── Masukan ──

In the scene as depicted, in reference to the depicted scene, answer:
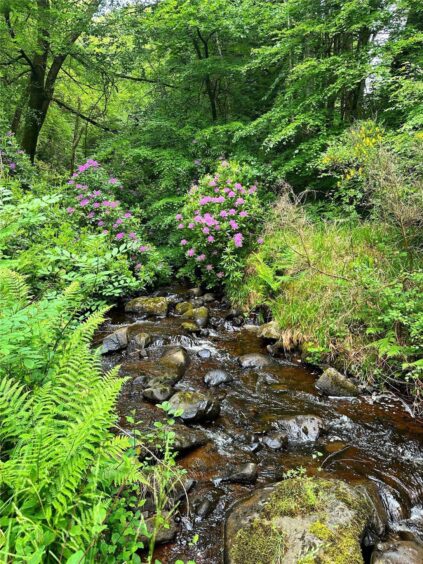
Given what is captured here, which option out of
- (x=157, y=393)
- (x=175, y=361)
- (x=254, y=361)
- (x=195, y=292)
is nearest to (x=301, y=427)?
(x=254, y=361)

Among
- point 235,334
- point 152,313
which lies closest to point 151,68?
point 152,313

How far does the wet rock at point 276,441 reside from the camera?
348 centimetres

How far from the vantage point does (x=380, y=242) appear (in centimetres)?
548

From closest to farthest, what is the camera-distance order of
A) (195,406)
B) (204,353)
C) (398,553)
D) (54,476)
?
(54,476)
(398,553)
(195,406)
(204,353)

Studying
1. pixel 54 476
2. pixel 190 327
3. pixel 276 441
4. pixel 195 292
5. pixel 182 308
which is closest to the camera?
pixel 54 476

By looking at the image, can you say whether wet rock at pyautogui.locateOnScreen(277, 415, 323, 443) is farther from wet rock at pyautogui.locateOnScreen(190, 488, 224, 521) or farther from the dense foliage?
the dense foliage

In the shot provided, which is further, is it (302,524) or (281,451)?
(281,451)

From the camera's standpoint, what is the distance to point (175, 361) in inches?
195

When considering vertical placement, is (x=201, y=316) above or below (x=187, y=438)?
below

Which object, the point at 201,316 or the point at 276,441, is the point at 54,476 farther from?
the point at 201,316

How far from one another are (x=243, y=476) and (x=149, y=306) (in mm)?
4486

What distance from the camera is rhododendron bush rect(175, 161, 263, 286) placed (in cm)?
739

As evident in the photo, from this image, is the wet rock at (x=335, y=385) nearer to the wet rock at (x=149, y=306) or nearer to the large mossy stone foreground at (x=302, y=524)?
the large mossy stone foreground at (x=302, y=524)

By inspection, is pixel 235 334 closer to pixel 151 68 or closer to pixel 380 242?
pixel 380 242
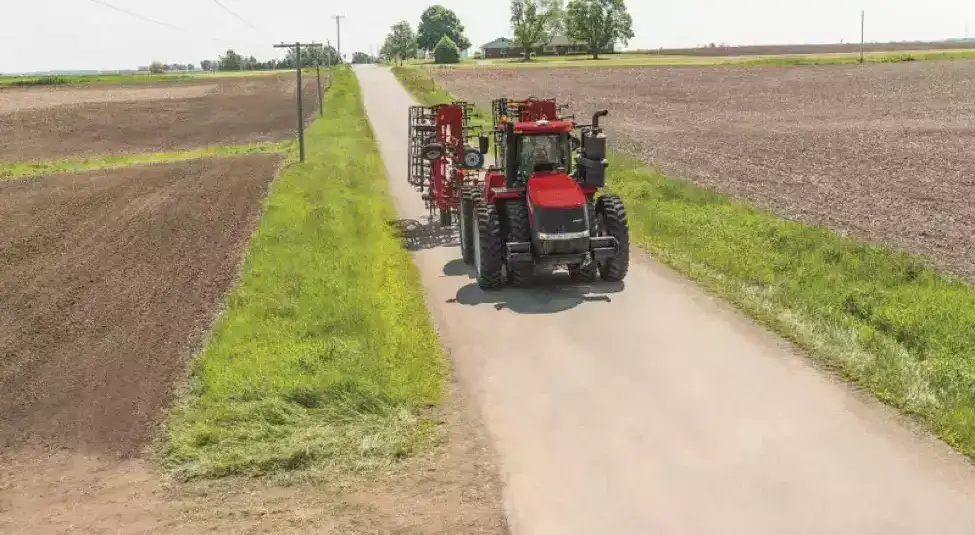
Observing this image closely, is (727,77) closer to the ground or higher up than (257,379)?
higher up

───
── Masukan ──

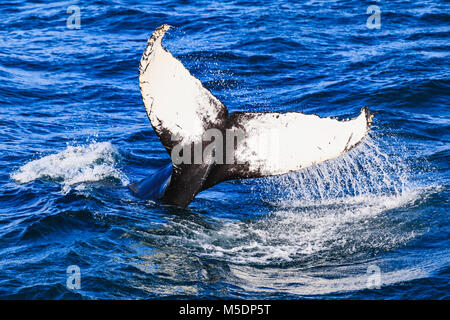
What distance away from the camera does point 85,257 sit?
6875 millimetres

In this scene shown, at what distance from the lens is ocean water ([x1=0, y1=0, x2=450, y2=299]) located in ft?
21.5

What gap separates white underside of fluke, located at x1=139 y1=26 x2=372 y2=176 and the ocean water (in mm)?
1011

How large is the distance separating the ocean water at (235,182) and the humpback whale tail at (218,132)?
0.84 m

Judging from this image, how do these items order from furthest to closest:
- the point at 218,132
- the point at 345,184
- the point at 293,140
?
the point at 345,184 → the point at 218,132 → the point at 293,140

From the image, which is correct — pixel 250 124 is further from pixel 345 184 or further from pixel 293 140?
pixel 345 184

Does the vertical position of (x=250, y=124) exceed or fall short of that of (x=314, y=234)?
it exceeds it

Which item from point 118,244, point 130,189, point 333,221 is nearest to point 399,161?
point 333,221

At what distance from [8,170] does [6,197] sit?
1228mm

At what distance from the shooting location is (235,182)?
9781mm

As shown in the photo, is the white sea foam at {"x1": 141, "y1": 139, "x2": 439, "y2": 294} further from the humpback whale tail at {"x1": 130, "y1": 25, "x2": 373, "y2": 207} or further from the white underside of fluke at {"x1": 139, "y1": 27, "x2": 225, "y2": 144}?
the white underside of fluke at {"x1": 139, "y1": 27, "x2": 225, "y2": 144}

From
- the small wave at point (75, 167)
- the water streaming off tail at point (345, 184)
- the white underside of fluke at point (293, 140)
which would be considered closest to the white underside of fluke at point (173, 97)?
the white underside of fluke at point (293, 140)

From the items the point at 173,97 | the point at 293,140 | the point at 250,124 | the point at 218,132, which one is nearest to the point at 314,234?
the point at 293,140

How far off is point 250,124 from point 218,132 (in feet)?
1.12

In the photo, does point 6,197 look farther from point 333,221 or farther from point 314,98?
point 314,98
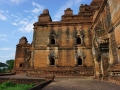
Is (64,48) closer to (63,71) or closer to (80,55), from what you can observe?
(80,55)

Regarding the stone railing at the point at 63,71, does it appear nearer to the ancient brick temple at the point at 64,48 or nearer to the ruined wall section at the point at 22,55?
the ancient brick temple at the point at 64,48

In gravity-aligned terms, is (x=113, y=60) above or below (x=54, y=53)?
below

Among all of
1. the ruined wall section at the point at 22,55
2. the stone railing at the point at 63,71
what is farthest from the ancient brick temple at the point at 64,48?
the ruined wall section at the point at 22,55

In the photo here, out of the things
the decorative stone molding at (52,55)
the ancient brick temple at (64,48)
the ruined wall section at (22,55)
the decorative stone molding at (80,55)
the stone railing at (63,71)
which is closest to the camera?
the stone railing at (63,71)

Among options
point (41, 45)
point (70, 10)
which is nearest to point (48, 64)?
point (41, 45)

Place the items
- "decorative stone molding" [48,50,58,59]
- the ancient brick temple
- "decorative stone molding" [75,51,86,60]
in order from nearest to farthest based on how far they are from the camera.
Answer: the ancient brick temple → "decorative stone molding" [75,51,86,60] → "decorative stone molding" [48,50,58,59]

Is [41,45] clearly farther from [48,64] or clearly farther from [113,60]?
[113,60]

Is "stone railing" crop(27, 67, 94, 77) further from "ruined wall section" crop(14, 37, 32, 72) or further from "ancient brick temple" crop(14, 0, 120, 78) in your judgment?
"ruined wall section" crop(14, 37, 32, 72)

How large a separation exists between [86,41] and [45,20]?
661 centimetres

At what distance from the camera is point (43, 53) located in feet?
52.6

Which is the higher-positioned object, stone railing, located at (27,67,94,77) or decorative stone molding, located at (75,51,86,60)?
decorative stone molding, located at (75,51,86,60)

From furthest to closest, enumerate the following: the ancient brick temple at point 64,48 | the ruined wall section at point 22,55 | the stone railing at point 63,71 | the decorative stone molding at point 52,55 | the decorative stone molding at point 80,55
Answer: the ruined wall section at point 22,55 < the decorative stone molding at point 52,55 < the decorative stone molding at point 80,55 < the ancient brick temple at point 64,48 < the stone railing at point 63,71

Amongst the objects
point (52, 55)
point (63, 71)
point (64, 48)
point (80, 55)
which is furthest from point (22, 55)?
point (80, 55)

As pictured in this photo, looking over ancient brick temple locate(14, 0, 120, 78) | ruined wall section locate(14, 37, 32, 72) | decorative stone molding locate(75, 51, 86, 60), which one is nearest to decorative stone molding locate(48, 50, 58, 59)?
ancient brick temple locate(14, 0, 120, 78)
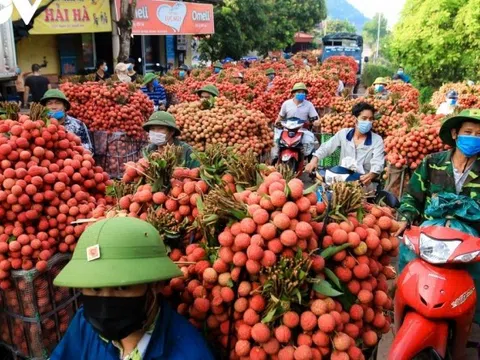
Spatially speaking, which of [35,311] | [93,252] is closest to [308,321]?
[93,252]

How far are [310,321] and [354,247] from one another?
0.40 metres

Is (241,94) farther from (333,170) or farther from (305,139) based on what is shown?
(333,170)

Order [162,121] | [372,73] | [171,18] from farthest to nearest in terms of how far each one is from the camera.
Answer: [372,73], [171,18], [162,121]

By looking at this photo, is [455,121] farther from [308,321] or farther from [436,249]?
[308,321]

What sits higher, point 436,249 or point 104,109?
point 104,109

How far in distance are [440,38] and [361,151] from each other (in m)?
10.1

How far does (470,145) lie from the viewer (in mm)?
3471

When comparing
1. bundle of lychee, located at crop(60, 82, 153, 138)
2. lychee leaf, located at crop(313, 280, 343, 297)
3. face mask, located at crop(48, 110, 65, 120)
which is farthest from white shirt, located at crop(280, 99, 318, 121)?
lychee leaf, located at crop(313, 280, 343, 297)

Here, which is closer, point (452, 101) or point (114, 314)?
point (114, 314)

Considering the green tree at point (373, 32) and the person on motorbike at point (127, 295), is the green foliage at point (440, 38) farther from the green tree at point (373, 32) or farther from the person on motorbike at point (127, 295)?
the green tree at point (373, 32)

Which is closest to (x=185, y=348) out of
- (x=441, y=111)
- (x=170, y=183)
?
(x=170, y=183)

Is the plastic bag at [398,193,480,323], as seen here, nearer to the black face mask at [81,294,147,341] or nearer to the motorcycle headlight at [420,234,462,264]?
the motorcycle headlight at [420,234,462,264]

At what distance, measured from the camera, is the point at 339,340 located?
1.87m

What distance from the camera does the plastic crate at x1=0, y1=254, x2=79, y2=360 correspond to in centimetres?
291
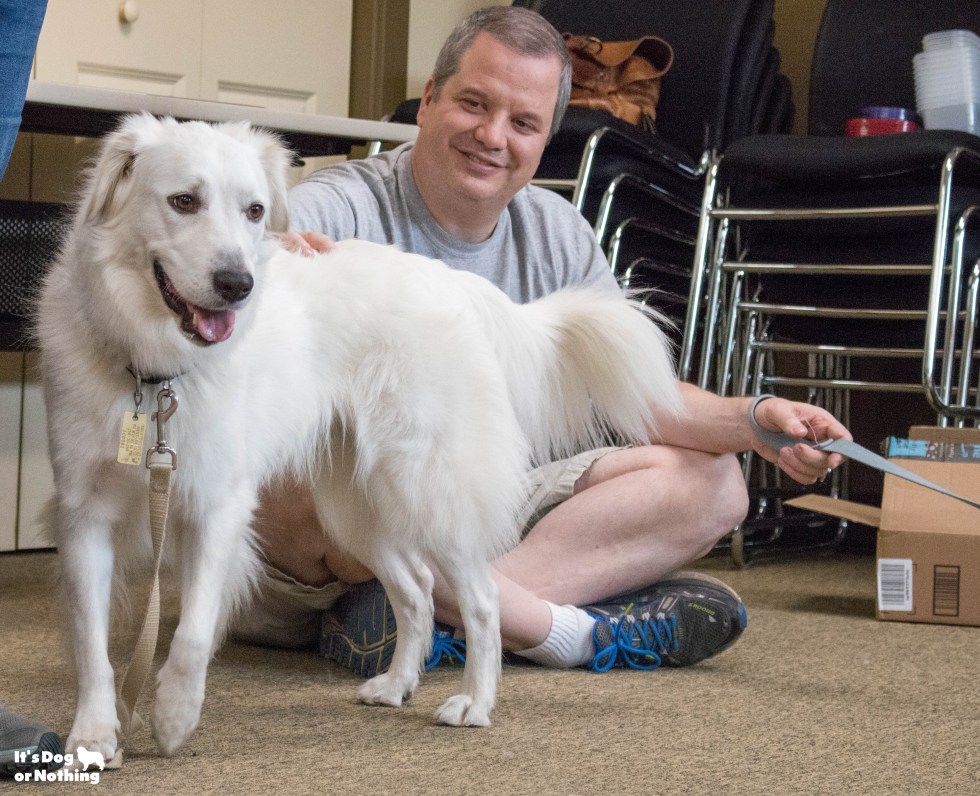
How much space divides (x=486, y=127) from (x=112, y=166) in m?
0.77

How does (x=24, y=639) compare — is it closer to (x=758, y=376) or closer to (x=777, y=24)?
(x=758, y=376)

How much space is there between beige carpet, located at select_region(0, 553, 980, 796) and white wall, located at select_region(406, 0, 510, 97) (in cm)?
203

───

Rumusan soal
Salin persis semua baris materi mulai dari baris yang memuat "In the scene" ke bawah hingga baris yang memuat "348 centimetres", termasuk kedua baris tersebut. Jangan ikut sertakan gambar dalam jawaban.

Hasil latihan
In the scene as depicted, in reference to the depicted scene, answer:
Given what is captured here, which option out of
- (x=157, y=393)
- (x=175, y=361)
- (x=254, y=361)
- (x=195, y=292)
is nearest to (x=301, y=427)?
(x=254, y=361)

Among
- point 235,334
- point 152,313
which lies closest to point 151,68?
point 152,313

How far does the wet rock at point 276,441 reside from the camera?
348 centimetres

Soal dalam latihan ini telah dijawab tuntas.